Stored data entries
___
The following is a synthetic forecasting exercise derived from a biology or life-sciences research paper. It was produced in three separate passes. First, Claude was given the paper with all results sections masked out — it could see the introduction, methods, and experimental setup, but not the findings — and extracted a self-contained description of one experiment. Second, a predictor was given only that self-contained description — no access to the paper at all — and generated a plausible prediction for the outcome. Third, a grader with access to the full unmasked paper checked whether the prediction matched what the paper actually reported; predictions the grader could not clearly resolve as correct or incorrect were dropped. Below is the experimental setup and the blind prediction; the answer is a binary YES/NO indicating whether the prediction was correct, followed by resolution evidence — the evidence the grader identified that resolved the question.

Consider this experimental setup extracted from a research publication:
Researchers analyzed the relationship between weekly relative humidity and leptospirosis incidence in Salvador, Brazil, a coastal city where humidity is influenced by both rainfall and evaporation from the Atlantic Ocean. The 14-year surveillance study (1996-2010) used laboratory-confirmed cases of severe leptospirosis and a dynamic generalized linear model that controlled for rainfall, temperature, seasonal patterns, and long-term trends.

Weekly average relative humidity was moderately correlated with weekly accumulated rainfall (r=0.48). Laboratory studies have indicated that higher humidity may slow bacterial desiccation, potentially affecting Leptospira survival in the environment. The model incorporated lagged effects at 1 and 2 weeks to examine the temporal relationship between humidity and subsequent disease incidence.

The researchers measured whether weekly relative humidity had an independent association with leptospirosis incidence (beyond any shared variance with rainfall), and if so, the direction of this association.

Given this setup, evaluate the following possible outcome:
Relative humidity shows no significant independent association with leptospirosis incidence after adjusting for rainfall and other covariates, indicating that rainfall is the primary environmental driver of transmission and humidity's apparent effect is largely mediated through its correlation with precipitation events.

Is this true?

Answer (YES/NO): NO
___
▶ [What you should do] Which lines in the data above hold the word "this"? Return each of them.

▶ [Exercise response]
Consider this experimental setup extracted from a research publication:
The researchers measured whether weekly relative humidity had an independent association with leptospirosis incidence (beyond any shared variance with rainfall), and if so, the direction of this association.
Given this setup, evaluate the following possible outcome:
Is this true?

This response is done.